How to import a module given its name as string?

Question

I'm writing a Python application that takes a command as an argument, for example:

$ python myapp.py command1

I want the application to be extensible, that is, to be able to add new modules that implement new commands without having to change the main application source. The tree looks something like:

myapp/
    __init__.py
    commands/
        __init__.py
        command1.py
        command2.py
    foo.py
    bar.py

So I want the application to find the available command modules at runtime and execute the appropriate one.

Python defines an __import__() function, which takes a string for a module name:

__import__(name, globals=None, locals=None, fromlist=(), level=0)

The function imports the module name, potentially using the given globals and locals to determine how to interpret the name in a package context. The fromlist gives the names of objects or submodules that should be imported from the module given by name.

Source: https://docs.python.org/3/library/functions.html#__import__

So currently I have something like:

command = sys.argv[1]
try:
    command_module = __import__("myapp.commands.%s" % command, fromlist=["myapp.commands"])
except ImportError:
    # Display error message

command_module.run()

This works just fine, I'm just wondering if there is possibly a more idiomatic way to accomplish what we are doing with this code.

Note that I specifically don't want to get in to using eggs or extension points. This is not an open-source project and I don't expect there to be "plugins". The point is to simplify the main application code and remove the need to modify it each time a new command module is added.

Answer 1

With Python older than 2.7/3.1, that's pretty much how you do it.

For newer versions, see importlib.import_module for Python 2 and Python 3.

You can use exec if you want to as well.

Or using __import__ you can import a list of modules by doing this:

>>> moduleNames = ['sys', 'os', 're', 'unittest'] 
>>> moduleNames
['sys', 'os', 're', 'unittest']
>>> modules = map(__import__, moduleNames)

[Data listing]
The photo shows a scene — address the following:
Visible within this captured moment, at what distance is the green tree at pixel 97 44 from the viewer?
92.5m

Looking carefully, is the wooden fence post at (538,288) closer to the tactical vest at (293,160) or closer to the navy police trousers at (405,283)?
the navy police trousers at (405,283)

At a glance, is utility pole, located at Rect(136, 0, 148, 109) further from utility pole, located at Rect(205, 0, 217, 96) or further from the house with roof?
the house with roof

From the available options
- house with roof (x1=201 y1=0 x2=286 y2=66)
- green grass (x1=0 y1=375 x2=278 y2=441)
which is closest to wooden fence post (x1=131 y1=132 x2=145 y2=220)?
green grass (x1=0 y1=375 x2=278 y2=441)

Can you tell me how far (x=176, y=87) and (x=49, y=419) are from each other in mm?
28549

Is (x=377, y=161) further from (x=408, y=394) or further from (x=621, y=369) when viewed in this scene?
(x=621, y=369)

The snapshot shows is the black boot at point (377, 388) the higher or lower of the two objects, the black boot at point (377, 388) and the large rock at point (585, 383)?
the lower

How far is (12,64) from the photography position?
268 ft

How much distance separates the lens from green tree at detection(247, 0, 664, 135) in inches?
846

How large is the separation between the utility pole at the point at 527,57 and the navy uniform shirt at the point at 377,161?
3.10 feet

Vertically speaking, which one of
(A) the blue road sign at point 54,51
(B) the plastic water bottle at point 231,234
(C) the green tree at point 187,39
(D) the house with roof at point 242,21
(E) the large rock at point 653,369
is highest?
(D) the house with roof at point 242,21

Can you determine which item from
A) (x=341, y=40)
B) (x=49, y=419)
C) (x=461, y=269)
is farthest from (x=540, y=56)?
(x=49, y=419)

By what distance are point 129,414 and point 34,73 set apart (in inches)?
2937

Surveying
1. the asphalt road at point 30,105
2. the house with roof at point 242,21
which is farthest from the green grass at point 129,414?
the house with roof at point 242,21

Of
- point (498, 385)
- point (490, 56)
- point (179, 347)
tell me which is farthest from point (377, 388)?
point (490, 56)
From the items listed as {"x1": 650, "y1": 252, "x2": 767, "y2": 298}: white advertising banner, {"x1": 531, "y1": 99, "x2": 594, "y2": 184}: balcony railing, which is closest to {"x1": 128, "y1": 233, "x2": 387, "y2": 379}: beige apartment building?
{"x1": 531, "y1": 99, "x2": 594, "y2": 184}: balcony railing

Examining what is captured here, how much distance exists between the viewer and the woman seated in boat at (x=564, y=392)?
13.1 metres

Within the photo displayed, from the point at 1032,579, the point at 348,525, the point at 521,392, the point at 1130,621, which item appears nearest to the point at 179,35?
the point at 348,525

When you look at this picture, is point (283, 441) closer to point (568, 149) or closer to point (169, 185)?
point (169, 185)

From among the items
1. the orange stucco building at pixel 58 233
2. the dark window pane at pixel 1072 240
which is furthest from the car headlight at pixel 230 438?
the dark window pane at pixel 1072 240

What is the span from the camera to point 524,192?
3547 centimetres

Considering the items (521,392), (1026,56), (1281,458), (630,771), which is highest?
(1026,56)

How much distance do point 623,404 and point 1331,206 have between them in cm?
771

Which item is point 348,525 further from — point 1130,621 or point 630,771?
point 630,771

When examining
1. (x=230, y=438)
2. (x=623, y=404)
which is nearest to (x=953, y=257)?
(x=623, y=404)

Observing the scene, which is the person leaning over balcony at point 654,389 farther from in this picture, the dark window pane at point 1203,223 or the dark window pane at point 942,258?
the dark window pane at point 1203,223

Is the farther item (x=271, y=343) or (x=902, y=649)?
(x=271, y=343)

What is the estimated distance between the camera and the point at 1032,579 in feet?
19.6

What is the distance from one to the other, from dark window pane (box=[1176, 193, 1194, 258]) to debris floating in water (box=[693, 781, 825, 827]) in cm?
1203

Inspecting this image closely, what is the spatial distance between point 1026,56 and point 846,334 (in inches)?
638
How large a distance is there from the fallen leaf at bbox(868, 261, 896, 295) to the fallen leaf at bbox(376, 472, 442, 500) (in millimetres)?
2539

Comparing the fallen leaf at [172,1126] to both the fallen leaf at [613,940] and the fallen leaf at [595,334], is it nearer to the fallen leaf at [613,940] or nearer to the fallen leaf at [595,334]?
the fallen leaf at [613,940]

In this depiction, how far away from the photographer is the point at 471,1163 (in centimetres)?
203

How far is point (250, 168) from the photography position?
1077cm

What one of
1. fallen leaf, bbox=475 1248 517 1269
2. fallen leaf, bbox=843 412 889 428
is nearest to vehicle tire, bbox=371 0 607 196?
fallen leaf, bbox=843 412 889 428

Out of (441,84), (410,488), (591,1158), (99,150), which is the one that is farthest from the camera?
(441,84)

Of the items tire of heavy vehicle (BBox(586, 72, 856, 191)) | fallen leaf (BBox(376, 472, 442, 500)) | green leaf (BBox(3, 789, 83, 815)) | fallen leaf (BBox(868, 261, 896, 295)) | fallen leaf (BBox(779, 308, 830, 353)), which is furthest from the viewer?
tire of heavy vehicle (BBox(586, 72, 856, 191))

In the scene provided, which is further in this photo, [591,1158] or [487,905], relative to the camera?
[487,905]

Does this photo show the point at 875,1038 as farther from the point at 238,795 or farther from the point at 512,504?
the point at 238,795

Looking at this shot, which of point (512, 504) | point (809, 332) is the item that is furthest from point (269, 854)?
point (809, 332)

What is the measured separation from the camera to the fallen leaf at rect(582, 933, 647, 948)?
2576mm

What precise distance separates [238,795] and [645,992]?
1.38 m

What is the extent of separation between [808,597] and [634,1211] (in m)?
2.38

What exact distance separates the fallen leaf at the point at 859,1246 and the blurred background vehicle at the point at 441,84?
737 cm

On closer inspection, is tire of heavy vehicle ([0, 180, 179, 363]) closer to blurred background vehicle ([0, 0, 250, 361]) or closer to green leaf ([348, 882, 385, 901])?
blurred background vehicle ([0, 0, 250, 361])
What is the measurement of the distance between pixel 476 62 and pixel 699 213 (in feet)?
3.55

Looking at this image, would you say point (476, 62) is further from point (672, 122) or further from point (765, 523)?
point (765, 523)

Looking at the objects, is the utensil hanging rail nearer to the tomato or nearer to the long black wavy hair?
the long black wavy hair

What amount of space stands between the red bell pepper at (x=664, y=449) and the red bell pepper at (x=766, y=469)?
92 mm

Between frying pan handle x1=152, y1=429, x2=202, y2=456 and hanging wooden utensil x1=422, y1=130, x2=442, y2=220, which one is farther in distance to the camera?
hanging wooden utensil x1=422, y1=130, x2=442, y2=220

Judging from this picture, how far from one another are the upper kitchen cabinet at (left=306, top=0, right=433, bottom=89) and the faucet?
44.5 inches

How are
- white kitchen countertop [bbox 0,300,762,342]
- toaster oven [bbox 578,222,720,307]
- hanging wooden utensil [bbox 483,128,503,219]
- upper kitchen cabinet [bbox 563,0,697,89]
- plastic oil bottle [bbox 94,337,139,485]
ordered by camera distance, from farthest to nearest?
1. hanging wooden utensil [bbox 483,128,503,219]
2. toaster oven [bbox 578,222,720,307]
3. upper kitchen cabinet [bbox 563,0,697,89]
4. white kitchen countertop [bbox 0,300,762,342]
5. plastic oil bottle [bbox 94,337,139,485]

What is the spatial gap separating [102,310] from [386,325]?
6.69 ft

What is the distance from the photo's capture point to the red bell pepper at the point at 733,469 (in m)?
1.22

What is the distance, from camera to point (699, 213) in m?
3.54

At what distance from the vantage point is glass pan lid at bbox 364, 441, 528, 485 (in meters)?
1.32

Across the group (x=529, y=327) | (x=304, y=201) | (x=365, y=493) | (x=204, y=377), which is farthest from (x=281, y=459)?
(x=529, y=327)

Given exercise 1
In one to three sentences, explain why the asker of the thread on importing a module by name wants the application to find command modules at runtime rather than have them listed in the main code.
Given exercise 2
According to the first answer in the thread on importing a module by name, for which Python versions is the asker's __import__ approach pretty much how it is done?

Worked solution 1
The asker wants the application to be extensible, so that new modules implementing new commands can be added without changing the main application source. The goal is to simplify the main code and remove the need to modify it each time a new command module is added.

Worked solution 2
Python versions older than 2.7/3.1.